Financial stress tends to add pressure on couples who are now struggling. Many times, couples aren’t having serious issues but have grown apart because of the stress.
The Hoehnes should know. Early on in their marriage, they were struggling with finances and their relationship. Wishing somebody would have handed him a manual on marriage, Ralph, who was already successful at a real estate businesses in Canada, set out to find a way to make it work.
Counseling he received about romancing his wife, keeping a weekly date night and taking an annual vacation, are some of the tips he gives to men in counseling sessions.
“Marriage takes work. It doesn’t end.
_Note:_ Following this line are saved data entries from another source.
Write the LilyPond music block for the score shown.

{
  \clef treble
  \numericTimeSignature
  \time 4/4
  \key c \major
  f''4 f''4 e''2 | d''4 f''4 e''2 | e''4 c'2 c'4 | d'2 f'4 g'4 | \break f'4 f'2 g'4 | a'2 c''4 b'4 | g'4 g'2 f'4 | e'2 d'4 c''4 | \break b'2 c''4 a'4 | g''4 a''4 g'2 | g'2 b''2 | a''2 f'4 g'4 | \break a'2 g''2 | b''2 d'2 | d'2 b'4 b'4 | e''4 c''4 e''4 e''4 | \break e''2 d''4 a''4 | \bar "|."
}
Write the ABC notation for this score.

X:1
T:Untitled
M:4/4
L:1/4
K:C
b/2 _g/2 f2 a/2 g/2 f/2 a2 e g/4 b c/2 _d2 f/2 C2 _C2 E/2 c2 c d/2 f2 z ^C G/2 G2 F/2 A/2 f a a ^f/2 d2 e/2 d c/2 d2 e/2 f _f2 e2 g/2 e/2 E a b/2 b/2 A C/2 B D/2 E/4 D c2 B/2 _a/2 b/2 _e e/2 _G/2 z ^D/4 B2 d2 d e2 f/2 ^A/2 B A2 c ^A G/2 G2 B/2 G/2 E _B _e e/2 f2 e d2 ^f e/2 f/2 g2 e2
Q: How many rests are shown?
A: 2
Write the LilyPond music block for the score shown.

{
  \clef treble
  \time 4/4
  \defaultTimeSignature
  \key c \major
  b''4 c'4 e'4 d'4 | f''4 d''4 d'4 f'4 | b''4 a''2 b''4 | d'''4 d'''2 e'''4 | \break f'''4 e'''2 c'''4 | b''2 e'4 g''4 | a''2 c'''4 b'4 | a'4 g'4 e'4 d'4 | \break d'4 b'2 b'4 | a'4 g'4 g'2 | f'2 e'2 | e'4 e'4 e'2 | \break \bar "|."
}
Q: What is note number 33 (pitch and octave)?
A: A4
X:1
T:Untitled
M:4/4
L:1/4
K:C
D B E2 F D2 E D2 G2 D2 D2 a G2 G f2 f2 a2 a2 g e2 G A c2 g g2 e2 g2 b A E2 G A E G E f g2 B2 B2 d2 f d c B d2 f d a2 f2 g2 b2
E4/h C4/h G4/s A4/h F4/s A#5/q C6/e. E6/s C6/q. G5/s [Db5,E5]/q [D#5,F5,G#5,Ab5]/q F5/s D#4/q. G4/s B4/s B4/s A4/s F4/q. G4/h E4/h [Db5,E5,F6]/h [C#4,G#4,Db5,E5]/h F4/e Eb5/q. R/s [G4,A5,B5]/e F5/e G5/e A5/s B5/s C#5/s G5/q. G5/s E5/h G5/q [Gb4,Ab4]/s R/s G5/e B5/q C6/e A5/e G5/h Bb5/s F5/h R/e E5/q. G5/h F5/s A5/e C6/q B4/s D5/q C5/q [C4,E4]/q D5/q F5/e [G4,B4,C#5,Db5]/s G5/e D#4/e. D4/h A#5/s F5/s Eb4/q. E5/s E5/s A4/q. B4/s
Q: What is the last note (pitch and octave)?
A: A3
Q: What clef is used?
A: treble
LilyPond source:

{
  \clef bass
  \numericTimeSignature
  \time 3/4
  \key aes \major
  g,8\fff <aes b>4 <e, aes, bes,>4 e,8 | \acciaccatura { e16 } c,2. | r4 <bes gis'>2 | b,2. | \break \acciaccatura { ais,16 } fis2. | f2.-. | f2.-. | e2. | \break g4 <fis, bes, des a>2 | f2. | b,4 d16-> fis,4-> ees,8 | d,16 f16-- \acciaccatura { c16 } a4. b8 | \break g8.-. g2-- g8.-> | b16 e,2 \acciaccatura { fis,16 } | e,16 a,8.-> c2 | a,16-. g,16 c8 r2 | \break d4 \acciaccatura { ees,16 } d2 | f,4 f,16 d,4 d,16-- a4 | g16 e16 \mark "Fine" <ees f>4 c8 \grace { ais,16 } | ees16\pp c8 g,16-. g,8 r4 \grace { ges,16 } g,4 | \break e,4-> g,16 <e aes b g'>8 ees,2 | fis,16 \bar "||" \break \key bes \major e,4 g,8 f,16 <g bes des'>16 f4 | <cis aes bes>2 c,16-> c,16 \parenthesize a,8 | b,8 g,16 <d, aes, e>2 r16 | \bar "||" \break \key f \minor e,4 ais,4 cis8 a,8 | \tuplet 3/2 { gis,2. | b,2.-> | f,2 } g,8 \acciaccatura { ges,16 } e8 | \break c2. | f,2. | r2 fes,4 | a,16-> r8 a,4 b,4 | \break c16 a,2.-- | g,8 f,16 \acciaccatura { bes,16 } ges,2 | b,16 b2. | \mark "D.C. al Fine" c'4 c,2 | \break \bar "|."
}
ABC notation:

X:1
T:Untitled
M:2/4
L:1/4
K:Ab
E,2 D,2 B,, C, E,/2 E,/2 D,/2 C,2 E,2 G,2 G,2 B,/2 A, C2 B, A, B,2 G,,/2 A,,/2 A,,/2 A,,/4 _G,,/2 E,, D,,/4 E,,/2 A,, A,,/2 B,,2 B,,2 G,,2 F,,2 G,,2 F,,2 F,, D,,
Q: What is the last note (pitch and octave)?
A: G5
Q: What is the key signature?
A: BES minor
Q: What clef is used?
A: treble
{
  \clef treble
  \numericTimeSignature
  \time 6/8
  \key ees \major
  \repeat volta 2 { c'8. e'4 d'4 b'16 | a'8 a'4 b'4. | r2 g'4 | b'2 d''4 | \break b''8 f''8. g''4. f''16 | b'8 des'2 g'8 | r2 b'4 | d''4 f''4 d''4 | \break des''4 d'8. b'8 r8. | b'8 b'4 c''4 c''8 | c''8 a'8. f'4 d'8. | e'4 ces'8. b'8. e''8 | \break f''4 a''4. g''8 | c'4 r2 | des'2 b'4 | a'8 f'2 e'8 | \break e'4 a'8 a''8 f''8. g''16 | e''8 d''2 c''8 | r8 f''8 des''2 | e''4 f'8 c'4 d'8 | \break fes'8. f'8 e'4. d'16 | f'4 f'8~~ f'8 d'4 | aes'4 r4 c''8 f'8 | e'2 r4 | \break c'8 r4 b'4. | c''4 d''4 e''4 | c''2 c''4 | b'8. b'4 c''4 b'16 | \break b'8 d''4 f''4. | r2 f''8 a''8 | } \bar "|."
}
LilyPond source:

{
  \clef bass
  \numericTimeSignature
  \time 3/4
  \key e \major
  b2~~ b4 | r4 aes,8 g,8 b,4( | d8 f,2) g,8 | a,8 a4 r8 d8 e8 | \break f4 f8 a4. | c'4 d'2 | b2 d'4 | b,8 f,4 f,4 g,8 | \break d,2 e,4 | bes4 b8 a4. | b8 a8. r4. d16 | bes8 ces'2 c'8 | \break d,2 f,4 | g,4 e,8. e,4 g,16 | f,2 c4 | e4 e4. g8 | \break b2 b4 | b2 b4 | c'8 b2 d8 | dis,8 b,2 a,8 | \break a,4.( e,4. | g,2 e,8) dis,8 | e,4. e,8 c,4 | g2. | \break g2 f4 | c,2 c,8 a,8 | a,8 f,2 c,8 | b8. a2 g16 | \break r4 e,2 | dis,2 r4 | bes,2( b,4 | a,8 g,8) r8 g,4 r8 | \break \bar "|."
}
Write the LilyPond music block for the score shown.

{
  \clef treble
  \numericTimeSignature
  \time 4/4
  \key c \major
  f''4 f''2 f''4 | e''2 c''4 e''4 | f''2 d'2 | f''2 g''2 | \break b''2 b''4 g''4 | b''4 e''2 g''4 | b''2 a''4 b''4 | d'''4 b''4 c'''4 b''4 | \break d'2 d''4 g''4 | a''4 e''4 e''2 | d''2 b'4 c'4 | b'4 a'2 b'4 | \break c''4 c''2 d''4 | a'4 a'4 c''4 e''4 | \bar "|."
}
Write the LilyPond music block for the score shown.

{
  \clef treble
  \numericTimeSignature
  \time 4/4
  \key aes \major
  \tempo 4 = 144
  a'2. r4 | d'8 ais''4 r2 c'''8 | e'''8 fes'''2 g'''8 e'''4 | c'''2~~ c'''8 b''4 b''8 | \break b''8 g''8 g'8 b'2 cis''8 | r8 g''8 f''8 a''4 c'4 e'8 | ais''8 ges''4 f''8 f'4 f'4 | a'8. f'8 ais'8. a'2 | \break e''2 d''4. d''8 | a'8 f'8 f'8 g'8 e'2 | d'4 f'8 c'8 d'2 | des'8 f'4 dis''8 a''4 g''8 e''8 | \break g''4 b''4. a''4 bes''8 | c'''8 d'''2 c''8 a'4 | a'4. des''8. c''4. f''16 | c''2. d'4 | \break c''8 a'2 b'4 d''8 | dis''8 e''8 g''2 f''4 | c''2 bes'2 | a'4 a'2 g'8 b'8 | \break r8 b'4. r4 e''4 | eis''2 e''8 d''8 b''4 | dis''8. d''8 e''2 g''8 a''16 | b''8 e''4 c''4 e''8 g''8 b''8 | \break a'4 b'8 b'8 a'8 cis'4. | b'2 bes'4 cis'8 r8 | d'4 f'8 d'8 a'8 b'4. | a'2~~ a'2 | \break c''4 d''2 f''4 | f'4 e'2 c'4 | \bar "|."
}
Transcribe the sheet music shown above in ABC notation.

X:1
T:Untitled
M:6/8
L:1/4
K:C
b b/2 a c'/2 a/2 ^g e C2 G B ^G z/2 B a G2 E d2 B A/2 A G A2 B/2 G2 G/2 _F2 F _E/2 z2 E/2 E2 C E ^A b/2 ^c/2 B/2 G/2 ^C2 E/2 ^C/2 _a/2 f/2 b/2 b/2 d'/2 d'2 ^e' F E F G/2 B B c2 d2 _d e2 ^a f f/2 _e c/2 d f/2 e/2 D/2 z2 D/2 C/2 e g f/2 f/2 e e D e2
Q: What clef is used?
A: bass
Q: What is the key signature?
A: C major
You can’t say, ‘I’ll figure it out now, and I’m good to go,’” he said.
In the midst of it all, they turned to their faith for a plan for marriage and finances, including tithing 10 percent of their income and being good stewards of their money.
“We started to say let’s look at what God has to say. This is not enough to look at our common sense,” Joanne said.
“God’s got great plans for all of us. So often we want to do it in our own way. We can only see a small portion of our own lives. God sees the whole the picture.”
In the past few years before the economy took a turn for the worst, they decided to hold off on business ventures and are glad they did, Joanne said.
“So often we make him the last resort instead of the first resort,” she said. “So we make it our goal to go to him as a first resort. That’s been the key to our success.”